I agree that you don't want to maintain stores if they're giving consistent losses. Of course, we don't know what they're doing yet.
Another way to put my point is this: FUTURE profit is more important than current profit (as long as you can survive to that future without lots of dilution). To get future profit, you need to make consistently good decisions, for which you need good, timely, accurate information.
One decision, as many here have suggested, is how to replicate a profitable portion of your business, and eliminate unprofitable portions. The info you need for that is good breakdowns on the financials of each portion of your business, and perhaps an understanding of the key factors that make the profitable portions work (i.e. test different types of store locations, advertising, web site front pages, etc.).
Other decisions are harder to quantify. To drive new sales or repeat sales, you need to see trends in customer desires, and to do that ahead of the competition in an industry like this requires direct customer contact and some intuition. There are many ways to do that, and having brick-and-mortar stores might be one of the best. They can test things in stores and get very immediate feedback on customer reaction, with very little expense or commitment to inventory needed compared to testing online. They can also see how interested people are even if they don't buy. Their salespeople can get feedback on people's decision making process as they ask customers if they can help them find something. It's just one factor among many to consider when deciding on the value of having stores.

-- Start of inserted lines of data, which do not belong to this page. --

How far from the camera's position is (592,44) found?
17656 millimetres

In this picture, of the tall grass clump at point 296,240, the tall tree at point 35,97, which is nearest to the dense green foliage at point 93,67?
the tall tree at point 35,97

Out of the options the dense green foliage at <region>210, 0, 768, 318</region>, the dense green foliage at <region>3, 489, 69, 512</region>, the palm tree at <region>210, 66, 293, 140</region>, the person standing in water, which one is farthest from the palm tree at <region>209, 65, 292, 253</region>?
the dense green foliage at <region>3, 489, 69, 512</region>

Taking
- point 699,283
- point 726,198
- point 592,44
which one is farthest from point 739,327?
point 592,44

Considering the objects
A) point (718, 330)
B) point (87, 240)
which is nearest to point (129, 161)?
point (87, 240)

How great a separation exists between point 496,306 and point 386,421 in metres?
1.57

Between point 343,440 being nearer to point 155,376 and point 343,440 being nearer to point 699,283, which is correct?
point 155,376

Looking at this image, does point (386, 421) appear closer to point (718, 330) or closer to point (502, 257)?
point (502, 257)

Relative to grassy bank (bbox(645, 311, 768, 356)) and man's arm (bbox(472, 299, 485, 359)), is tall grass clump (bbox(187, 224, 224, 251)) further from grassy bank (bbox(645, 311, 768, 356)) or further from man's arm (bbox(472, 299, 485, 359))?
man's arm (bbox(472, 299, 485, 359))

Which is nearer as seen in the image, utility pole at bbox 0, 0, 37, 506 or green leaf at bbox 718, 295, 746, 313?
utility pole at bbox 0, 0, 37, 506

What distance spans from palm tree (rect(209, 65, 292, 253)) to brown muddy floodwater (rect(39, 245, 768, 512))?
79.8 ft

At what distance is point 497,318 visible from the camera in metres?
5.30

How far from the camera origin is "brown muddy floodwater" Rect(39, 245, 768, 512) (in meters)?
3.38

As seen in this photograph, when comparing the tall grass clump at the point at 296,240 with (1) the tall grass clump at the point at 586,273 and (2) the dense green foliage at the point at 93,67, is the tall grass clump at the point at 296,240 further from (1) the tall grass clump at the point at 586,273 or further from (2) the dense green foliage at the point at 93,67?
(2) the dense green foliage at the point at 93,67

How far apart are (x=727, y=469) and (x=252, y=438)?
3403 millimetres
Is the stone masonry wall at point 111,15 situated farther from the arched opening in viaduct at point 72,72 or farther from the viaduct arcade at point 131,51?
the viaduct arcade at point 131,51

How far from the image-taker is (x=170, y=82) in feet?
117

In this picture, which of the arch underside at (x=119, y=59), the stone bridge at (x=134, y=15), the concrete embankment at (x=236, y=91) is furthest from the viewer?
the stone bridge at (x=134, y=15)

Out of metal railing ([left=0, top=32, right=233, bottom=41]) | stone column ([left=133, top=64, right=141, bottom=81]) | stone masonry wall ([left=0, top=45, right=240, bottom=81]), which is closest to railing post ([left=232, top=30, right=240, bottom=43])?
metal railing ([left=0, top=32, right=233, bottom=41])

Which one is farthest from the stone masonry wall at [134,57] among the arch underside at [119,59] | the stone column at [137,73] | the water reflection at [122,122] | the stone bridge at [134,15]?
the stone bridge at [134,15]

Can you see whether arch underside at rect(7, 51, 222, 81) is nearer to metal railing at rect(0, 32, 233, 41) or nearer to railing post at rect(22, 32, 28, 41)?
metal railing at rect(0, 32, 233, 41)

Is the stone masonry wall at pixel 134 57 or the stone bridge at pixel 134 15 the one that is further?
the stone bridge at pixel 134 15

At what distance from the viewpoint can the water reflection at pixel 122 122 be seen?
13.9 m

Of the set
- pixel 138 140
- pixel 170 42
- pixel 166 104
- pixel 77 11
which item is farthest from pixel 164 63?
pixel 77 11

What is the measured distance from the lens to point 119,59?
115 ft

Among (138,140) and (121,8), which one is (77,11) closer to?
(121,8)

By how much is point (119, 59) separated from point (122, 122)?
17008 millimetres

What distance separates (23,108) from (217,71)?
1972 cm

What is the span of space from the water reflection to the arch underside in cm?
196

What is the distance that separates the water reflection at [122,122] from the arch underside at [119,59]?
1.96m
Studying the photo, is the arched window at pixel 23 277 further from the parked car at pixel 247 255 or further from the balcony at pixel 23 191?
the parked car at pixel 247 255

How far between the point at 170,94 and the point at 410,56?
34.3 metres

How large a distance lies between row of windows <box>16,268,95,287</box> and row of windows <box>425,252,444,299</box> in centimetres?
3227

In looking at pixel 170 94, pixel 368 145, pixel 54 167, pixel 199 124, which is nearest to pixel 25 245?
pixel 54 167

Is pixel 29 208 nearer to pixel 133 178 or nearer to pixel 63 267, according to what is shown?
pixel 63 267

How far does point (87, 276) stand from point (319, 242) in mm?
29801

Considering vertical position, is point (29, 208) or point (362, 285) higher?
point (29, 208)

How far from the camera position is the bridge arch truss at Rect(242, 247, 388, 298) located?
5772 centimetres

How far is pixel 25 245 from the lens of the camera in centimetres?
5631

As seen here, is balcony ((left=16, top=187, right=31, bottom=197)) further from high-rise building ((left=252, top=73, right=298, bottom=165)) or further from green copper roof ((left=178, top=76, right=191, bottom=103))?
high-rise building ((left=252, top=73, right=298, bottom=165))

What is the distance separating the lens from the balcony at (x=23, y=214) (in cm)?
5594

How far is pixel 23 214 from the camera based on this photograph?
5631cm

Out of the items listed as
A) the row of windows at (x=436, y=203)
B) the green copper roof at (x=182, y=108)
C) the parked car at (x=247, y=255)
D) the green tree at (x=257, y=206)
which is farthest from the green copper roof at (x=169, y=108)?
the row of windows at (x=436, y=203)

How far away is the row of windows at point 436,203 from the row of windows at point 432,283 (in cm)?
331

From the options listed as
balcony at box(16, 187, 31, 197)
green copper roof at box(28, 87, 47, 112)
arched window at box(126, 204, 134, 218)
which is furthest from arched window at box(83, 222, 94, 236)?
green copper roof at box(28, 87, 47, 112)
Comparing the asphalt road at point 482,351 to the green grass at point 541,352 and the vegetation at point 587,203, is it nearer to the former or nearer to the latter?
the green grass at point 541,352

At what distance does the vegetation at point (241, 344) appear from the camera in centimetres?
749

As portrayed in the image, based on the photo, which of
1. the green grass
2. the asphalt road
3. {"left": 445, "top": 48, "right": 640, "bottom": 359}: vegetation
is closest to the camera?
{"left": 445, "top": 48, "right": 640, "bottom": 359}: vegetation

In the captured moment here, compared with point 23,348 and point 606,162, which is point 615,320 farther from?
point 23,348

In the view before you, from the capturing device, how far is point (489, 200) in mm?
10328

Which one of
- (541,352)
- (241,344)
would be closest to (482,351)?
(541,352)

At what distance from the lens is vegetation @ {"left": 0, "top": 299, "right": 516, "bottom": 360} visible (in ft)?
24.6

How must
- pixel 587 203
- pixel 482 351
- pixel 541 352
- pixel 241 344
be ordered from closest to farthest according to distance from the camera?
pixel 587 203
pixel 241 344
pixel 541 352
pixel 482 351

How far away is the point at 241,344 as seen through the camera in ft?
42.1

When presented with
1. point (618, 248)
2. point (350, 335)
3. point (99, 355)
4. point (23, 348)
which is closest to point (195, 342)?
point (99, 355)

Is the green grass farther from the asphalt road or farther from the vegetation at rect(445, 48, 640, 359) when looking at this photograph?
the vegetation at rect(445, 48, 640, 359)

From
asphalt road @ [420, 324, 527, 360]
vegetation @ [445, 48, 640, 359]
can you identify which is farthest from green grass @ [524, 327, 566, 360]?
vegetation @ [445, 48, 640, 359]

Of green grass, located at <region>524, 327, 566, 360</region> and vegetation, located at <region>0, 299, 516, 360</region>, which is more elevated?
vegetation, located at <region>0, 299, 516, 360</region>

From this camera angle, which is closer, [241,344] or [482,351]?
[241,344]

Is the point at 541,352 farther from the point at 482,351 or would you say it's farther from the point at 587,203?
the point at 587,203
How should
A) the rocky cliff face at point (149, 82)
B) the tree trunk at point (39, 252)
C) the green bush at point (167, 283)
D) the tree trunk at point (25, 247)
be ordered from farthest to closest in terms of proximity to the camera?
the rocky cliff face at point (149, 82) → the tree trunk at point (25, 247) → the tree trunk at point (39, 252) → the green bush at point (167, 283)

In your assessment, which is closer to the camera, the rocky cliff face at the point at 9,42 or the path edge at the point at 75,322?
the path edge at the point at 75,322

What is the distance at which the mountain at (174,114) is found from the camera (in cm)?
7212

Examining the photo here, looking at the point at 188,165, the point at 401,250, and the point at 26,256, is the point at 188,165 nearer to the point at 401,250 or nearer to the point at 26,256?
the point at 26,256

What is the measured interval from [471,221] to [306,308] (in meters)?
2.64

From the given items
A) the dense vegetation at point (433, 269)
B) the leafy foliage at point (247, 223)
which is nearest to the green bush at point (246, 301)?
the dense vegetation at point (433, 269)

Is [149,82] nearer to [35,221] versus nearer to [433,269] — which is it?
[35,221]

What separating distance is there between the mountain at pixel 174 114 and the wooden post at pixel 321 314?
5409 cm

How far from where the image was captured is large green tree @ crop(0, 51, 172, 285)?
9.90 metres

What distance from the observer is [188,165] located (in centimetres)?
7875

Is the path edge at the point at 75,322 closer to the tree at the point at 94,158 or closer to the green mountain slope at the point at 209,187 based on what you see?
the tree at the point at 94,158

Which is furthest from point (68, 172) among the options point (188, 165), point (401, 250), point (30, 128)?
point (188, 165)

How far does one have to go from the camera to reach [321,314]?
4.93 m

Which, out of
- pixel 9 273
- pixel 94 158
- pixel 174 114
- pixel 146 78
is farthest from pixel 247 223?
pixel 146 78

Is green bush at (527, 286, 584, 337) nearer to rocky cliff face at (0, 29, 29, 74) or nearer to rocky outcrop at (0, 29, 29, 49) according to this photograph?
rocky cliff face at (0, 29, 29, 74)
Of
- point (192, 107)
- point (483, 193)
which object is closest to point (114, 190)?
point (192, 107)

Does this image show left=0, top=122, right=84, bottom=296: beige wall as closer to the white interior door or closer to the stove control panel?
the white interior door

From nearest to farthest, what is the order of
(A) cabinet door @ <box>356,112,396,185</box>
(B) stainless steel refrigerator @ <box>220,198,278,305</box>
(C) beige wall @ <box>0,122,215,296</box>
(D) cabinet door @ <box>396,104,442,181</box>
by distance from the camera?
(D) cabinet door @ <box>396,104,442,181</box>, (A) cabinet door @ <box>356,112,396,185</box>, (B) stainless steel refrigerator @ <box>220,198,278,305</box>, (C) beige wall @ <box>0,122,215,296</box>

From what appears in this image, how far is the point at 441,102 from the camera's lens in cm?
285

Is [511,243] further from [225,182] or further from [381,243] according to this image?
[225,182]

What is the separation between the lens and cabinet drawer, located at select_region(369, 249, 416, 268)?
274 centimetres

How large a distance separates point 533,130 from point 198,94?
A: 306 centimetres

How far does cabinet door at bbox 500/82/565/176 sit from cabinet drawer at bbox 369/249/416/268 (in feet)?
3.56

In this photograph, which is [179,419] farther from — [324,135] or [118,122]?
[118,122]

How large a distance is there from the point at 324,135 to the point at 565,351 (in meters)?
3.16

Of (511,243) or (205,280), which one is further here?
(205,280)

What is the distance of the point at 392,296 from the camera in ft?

It's a factor that's easily overlooked, and probably more important than most people realize. But it's still just one factor.
Have been reading here a while, and finally felt I must respond to this store discussion. I think having the brick-and-mortar stores has more benefit than just covering the costs of warehouse space, and having stores signs act like advertising.
It also gives a sense of connection to the customer, in a way that online sales can't. Danny needs to be in touch with fashion trends. He's a people person. Relying only on online analytics to sense coming trends would leave him one step behind, instead of one step ahead. Direct contact with customers is important in this industry.
If the stores are reproducibly profitable, then go ahead and expand until it stops becoming profitable. If they're just break even, then just keep a small number, but don't close them all.
Analyzing financial numbers is just one part of making good business decisions. You also have to look at what went into making the business profitable, which generally means keeping focus on the customers' needs. Having 1 or 2 stores will help be responsive to customers which will improve future profit, whether you see the connection or not.